Spanish journalist (1936–2026)

Raúl del Pozo Page (25 December 1936 – 10 March 2026) was a Spanish journalist and writer.

== Life and career ==
Raúl del Pozo Page was born in Mariana on 25 December 1936. He began his journalistic career in 1960, in the Diario de Cuenca, before working with the newspaper Pueblo. In the 1970s, he also worked in Mundo Obrero and in the 1980s in Interviú. It was during that decade that he received the Pedro Rodríguez Journalism Award and the Francisco Cerecedo Journalism Award.

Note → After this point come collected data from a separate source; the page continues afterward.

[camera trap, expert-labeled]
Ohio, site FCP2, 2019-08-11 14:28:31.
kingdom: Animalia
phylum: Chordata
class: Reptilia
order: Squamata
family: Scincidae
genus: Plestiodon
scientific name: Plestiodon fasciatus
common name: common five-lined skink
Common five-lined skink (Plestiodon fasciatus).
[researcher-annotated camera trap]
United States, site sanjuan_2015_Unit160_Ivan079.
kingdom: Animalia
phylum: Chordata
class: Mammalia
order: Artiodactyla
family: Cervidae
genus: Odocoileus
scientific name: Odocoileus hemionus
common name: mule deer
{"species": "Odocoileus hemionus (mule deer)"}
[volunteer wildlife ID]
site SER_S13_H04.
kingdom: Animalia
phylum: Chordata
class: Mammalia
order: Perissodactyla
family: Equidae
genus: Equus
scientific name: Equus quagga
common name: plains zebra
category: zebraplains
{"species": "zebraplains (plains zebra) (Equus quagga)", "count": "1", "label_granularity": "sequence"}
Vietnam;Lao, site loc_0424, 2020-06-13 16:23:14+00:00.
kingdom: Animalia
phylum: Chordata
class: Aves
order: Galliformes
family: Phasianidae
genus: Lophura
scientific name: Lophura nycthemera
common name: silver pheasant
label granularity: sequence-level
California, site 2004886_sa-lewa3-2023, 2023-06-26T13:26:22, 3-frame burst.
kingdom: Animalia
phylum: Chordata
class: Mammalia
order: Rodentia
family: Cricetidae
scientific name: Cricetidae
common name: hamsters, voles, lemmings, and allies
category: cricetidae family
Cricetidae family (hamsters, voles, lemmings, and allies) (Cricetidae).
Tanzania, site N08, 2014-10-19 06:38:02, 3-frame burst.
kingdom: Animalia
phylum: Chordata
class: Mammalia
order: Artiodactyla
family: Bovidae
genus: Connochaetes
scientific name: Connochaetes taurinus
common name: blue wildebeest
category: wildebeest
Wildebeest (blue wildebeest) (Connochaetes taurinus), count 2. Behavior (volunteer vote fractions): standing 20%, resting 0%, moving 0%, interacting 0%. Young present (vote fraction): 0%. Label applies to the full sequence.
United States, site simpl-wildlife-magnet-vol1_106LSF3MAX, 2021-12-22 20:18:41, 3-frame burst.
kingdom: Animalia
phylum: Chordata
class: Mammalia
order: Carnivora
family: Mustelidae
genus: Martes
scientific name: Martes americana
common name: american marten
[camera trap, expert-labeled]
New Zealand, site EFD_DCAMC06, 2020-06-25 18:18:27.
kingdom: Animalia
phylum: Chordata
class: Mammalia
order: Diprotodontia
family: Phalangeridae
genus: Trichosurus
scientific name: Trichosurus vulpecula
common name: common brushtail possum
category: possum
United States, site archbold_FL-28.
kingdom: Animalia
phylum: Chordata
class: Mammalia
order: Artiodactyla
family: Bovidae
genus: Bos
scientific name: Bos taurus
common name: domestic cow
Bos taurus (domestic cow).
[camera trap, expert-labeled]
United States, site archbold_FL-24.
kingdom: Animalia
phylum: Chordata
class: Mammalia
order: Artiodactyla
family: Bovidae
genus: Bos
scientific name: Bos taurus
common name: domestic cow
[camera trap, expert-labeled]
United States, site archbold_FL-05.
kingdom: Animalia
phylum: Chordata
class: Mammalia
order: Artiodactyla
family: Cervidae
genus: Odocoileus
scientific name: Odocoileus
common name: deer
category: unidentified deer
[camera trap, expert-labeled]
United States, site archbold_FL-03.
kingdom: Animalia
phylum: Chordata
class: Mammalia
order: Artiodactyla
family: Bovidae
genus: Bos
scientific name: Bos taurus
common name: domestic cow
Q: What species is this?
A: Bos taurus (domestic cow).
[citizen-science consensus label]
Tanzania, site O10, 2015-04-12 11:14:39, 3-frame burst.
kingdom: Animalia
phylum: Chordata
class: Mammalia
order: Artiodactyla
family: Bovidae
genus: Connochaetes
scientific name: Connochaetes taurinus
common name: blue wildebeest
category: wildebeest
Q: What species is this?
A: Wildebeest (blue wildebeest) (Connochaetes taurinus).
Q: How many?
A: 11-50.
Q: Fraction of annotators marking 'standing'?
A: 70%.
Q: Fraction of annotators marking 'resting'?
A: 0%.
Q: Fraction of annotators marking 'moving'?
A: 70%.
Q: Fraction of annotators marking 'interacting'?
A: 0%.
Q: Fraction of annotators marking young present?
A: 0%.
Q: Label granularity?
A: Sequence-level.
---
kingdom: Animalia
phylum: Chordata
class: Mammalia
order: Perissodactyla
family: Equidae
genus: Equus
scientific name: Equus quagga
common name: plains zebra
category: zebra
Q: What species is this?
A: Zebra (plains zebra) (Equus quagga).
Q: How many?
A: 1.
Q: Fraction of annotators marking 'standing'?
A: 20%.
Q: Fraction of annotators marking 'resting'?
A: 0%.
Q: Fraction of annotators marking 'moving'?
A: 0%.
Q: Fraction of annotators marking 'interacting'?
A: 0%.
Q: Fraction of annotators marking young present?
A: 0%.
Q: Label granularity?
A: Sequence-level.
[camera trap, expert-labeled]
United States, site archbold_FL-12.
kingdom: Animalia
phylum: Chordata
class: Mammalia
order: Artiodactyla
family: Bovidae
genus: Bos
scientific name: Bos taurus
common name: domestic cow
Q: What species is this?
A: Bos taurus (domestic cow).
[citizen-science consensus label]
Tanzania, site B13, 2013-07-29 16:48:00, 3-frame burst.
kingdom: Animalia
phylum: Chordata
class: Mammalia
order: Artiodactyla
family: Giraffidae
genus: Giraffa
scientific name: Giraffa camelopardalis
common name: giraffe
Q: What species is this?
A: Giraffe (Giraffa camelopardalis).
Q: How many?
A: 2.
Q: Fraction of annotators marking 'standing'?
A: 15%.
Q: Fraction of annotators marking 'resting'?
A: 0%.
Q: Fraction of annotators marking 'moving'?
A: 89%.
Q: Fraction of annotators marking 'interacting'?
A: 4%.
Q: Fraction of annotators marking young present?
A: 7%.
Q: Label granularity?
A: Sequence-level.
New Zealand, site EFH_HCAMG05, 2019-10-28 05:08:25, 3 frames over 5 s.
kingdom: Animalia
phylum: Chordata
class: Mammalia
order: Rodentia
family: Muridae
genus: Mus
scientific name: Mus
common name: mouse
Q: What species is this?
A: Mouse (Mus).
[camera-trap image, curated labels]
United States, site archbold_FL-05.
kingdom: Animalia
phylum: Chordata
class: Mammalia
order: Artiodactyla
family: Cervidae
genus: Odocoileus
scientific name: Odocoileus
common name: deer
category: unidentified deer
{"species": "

In addition to being a parliamentary chronicler and current affairs analyst, both on radio and television, such as in the programs of María Teresa Campos Día a día (1996–2004) and Cada día (2004–2005), since 1991 he was a columnist for the newspaper El Mundo, where, in 2007, he took the baton of the late Francisco Umbral in the column El ruido de la calle. In 1991, he opposed the Persian Gulf War, joining the Collective Periodistas por la Paz, which publishes Diario por la Paz, while he stood out as a novelist and writer.

In 2005, he won the González-Ruano Prize for journalism and, three years later, his career was recognized with the Mariano de Cavia Prize, which is awarded annually by the Diario ABC. In 2009, he received the ABC Cultural & Cultural Area Award, from its directors Fernando Rodríguez Lafuente and Ramón Pernas and the Gold Medal of Castilla-La Mancha in 2017. He declared himself an atheist, by qualifying the Bible as a book of fantastic literature, in addition to considering it bad literature.

In 2020, his biography was published, written by journalists Jesús Úbeda and Julio Valdeón, titled Don't give more whiskey to the dog, in novelized format and with a prologue by Carlos Alsina.

Del Pozo died on 10 March 2026, at the age of 89.